Annual gross income from employment or profession: *30k. Self-employed*
Annual gross income of spouse: *35k, Company Director, new business, 50% share*

Monthly take-home pay - 
*Variable- 3000-4000e*

In general are you:
(a) spending more than you earn, or
(b) saving?
*living within our means, saving between 500-1000e a month *

Rough estimate of value of home
Amount outstanding on your mortgage: 
What interest rate are you paying? 
*Renting @ 900 p.m.*

Other borrowings – car loans/personal loans etc 
*None*

Do you pay off your full credit card balance each month? *Yes*
If not, what is the balance on your credit card? 

Savings and investments: 
*40k Bank Deposit Acc *

Do you have a pension scheme? 
*No*

Do you own any investment or other property? 
*No*
Ages of children: 
*2 y.o.*

Life insurance: 
*No*

*What specific question do you have or what issues are of concern to you? *

My partner is in the process of opening a new business, which is is being funded by a Small Business Loan (50k) and personal investment from both directors (30k each).

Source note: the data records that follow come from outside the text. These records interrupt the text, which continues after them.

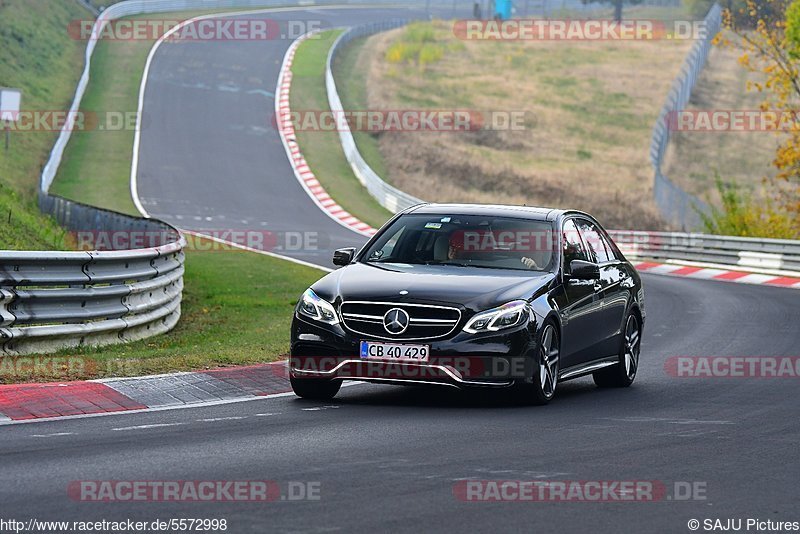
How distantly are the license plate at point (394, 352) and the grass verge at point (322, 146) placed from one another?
29961 mm

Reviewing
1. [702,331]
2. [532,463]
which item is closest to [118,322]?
[532,463]

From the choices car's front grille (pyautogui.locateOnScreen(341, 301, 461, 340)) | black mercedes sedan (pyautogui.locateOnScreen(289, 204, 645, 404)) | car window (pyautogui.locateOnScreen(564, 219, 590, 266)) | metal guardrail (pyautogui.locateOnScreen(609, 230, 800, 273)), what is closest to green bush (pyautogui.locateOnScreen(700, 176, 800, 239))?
metal guardrail (pyautogui.locateOnScreen(609, 230, 800, 273))

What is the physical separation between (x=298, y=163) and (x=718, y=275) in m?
20.8

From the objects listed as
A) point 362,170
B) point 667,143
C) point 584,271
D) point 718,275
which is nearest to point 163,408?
point 584,271

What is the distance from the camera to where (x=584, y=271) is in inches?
489

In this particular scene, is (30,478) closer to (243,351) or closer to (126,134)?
(243,351)

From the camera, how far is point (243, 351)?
1466 cm

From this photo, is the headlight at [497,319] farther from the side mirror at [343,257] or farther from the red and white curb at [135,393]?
the red and white curb at [135,393]

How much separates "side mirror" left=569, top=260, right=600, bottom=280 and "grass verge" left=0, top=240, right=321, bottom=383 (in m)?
3.39

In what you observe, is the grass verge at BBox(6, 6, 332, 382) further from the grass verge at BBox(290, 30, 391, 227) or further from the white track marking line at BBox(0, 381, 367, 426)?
the grass verge at BBox(290, 30, 391, 227)

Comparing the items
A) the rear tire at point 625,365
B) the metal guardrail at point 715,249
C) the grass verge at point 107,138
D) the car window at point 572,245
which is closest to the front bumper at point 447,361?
the car window at point 572,245

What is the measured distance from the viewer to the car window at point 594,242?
44.6 feet

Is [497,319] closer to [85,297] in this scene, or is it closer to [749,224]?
[85,297]

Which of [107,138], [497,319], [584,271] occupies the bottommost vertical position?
[107,138]
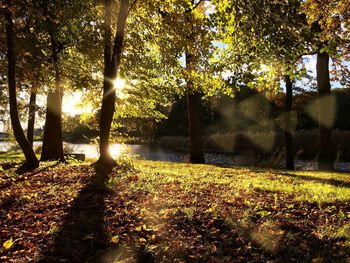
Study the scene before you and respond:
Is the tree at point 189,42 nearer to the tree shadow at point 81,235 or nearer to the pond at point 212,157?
the pond at point 212,157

While our savings has always been earmarked for a house purchase deposit at some point or has offered us a safety net in tighter times recently, we are now thinking of using it for the business?.

Would it make more sense to 
1. get a personal loan for all/part of the 30k personal investment needed (i.e. keep most of our savings in the bank, but have high monthly loan repayments) for the next 10 years at least

2. Use our savings, and simply start saving house deposit all over again (i.e we'll at least remain personally debt free, but have little contingency)... 

-I am equally adverse to both options, my partner is angling for option 2...

thank you for help...


----------



## Brendan Burgess (9 Mar 2013)

Hi m

This is a really interesting and fundamental question. 

You have to make a choice between starting a business now or  buying a house now. If you start a business, then you have to defer the  purchase of a house indefinitely.

As you have made the choice to start the business, then Option 2 is very definitely the best option. It makes no sense to borrow money while you have a similar amount on deposit. You would probably pay around 9% on the loan while getting around 2% deposit intrest. 

Who are you getting the Small Business Loan from? What rate are you paying? 


Are they setting up a limited company or a partnership? 

Has your partner and her business partner signed a partnership agreement? It is absolutely fundamental that they do so. 

And now, the difficult bit. Your partner is going into business using your joint money. Of course, you are both getting on well and you are in love. But you must still do your own financial agreement which accounts for what happens if you split up. This agreeement  would specify that you are lending her money and that you are not investing in the business. 

If you split up and there is a big row, a lack of clarity over the finances makes it even more difficult.  If it's a partnership, she could claim you were a partner. You could even be made liable for the debts of the partnership.  You must clarify all these things up front. 

As I write this, I wonder if you should split your €40k savings now into your €20k and her €20k.  Maybe she should invest her €20k in the business and she would then borrow the additional €10k.  She could borrow this from a bank or she could borrow it from you.


----------